───── DATA SUPPLIED

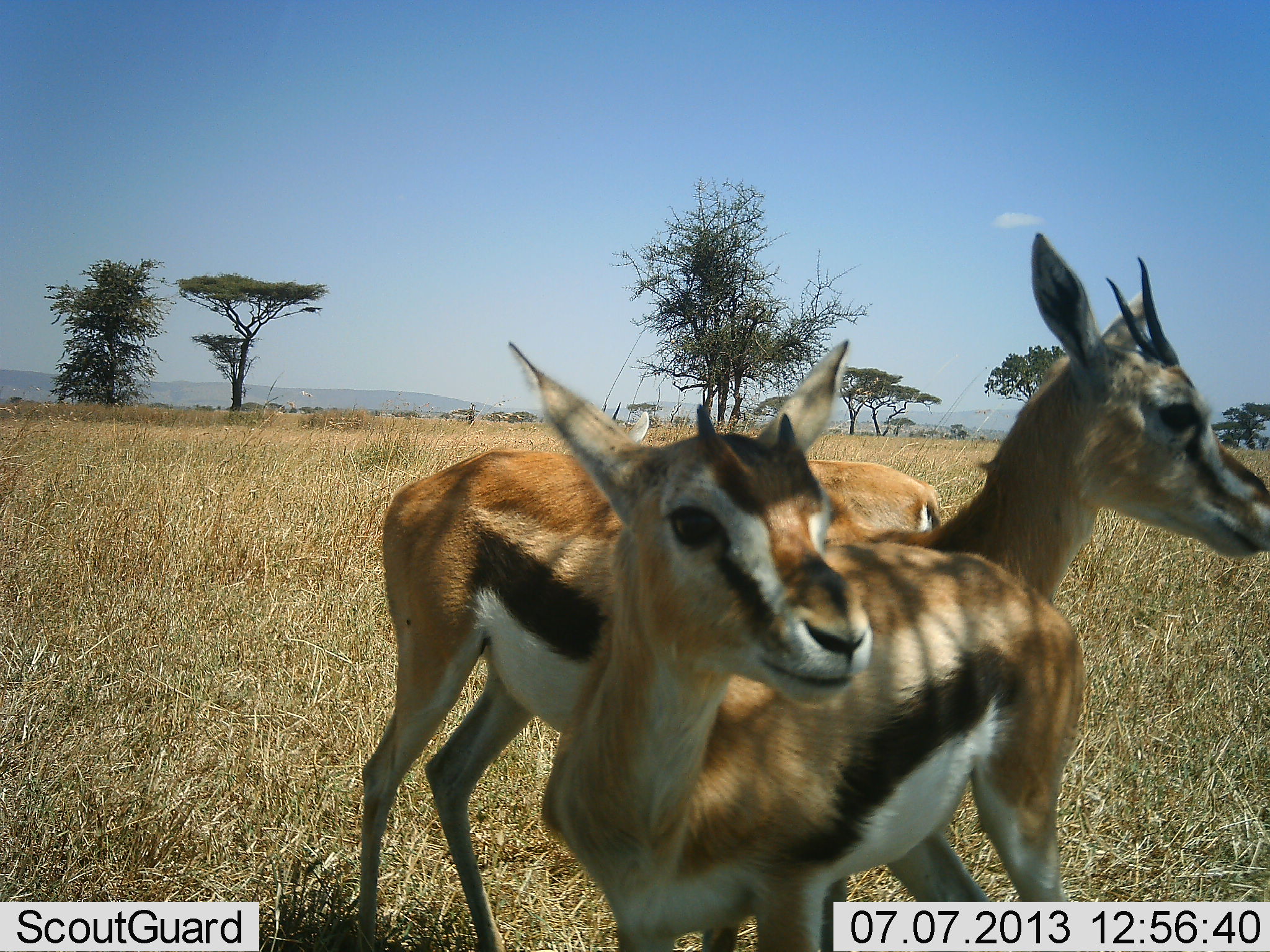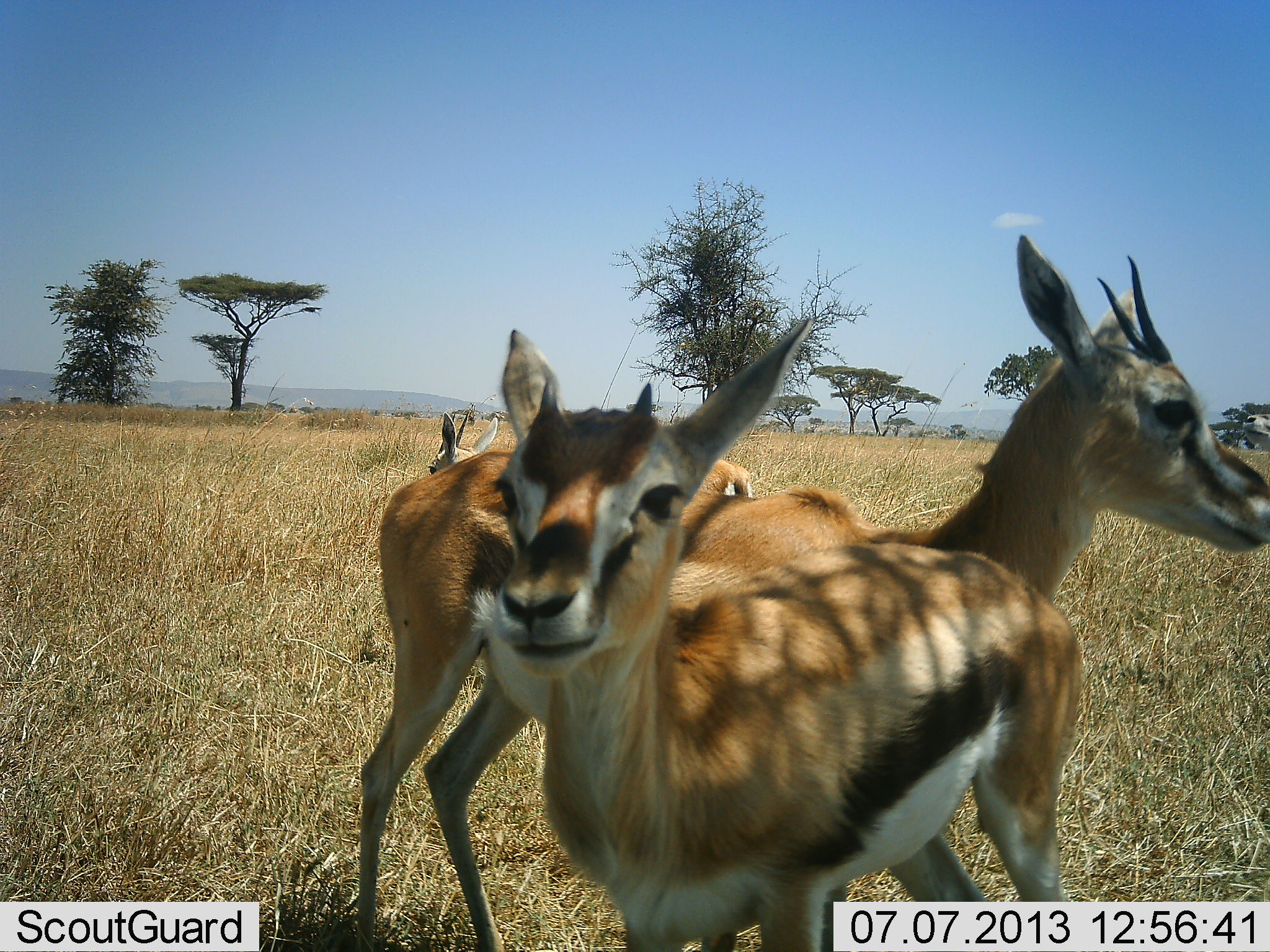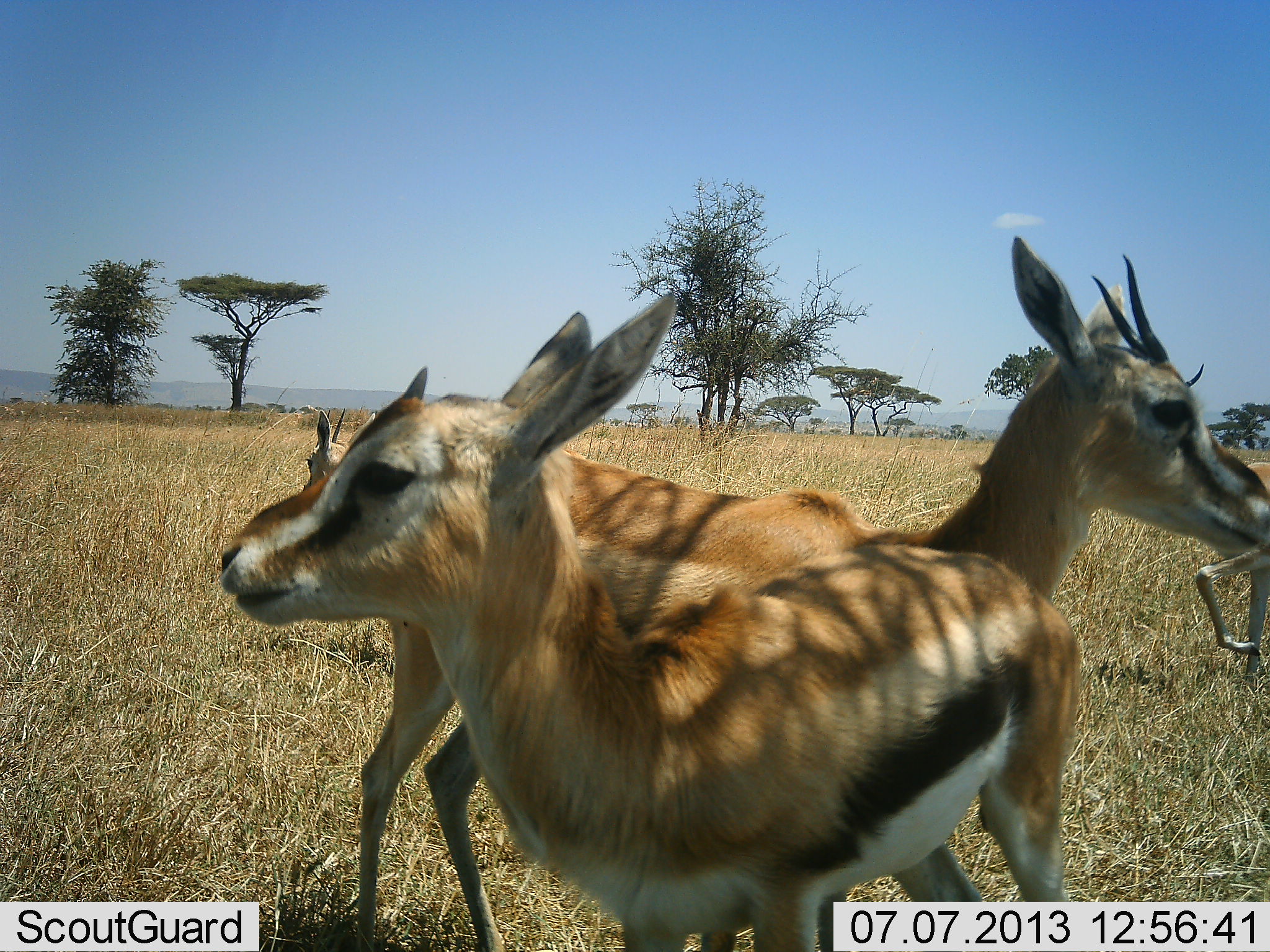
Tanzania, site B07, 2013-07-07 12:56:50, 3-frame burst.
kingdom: Animalia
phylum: Chordata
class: Mammalia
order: Artiodactyla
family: Bovidae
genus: Eudorcas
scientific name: Eudorcas thomsonii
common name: thomson's gazelle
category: gazellethomsons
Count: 4.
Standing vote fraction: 100%.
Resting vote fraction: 6%.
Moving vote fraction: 47%.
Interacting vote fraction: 6%.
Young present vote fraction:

──────────

WORK INSTRUCTION.
Count the lines in the records above that contain "vote", please, and give the number without any other words.

ANSWER BOX.
5